- **What to work on**:
Starting with the line that contains "At what distance", reproduce each line through the end of the listing below, with no other output.

.....

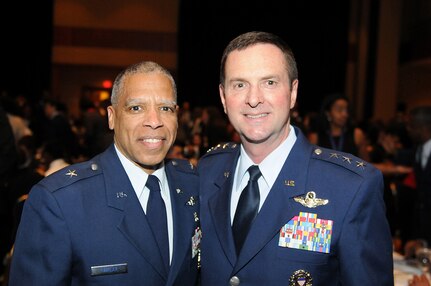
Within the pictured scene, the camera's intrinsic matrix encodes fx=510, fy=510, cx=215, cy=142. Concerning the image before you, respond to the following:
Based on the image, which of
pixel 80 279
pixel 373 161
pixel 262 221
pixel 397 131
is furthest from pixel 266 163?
pixel 397 131

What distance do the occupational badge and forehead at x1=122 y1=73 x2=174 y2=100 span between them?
0.79 meters

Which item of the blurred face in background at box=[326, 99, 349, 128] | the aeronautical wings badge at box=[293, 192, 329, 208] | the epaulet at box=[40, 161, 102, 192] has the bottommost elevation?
the aeronautical wings badge at box=[293, 192, 329, 208]

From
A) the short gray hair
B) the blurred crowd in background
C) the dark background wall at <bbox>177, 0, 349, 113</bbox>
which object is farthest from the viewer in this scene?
the dark background wall at <bbox>177, 0, 349, 113</bbox>

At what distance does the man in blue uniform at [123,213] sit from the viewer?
1670 millimetres

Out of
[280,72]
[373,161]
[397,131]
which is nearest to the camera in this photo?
[280,72]

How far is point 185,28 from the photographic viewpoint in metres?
14.7

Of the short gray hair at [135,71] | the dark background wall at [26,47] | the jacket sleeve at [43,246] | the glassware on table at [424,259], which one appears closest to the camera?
the jacket sleeve at [43,246]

.....

- **Worked answer**:
At what distance does the man in blue uniform at [123,213] sit from the viewer?
1670 millimetres

Out of
[280,72]
[373,161]
[397,131]
which is nearest to the camera in this photo?
[280,72]

How far is point 185,28 from the photographic viewpoint in metres?
14.7

Of the short gray hair at [135,71] | the dark background wall at [26,47] | the jacket sleeve at [43,246] | the glassware on table at [424,259], which one appears closest to the camera?
the jacket sleeve at [43,246]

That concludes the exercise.